# SOURCE EXTRACT:
┄┄┄┄┄┄┄┄┄┄

[-empyre-] "The Psychiatrist, Net.art/Web.art and other stories"



> She makes
> a rereading of literature masterpieces: in "The White and the Black,
> Reflections on Fog" (1999), we can admire an electronic and
> visual narrative
> of Sthendal's work "The Black and the Red"; in "Book of Sand"
> (2001), it is
> a visual narrative from Borges'short story with the same title; in "The
> Psychiatrist, Net.art / Web.art and other stories" (2002), we can see a
> rereading of Machado de Assis's novel, which treats about the limits of
> madness and sanity, from several points of view; in "The Newest Song of
> Exile: Sabiá Virtuality" (2003), we can see the Song of Exile in
> an updated
> and expanded interpretation, since the original Song of Exile (Canção do
> Exílio), by the Romantic poet Gonçalves Dias; and in "Viewing Axolots"
> (2004), we have metamorphosis of images and words in the electronic and
> digital media, from the inspiration of Julio Cortazar.
>     Regina is giving us a significative sample of a good relationship of
> Literature and Art in digital media.

┄┄┄┄┄┄┄┄┄┄

# DATA EXTRACT:
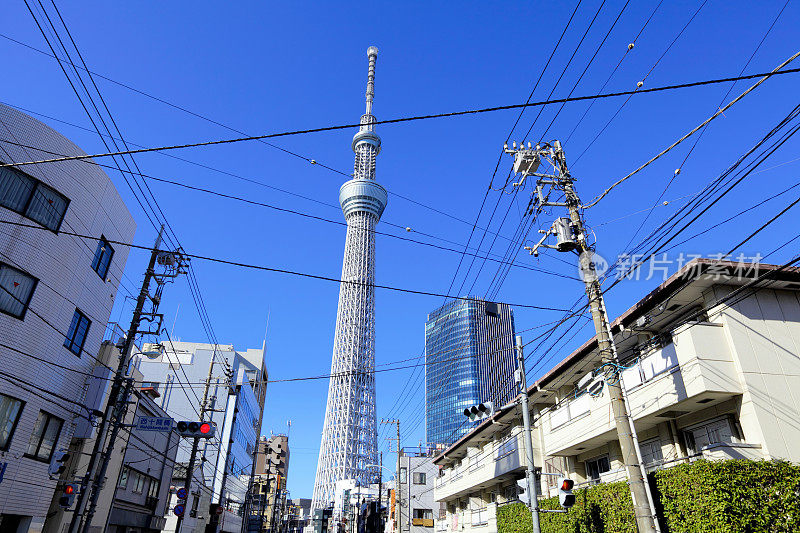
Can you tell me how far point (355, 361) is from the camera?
104188mm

┄┄┄┄┄┄┄┄┄┄

In the excerpt about Regina's works, why does it call her work a good sample of the relationship between literature and art in digital media? Answer in one to three sentences.

# SOLUTION TO THIS PROBLEM:
Each of her pieces rereads a literary work through electronic, visual or digital means. Among them are a visual narrative from Borges' "Book of Sand," a rereading of Machado de Assis's novel about madness and sanity, an expanded interpretation of Gonçalves Dias's Song of Exile, and, in "Viewing Axolots," a metamorphosis of images and words in electronic and digital media drawn from Julio Cortazar.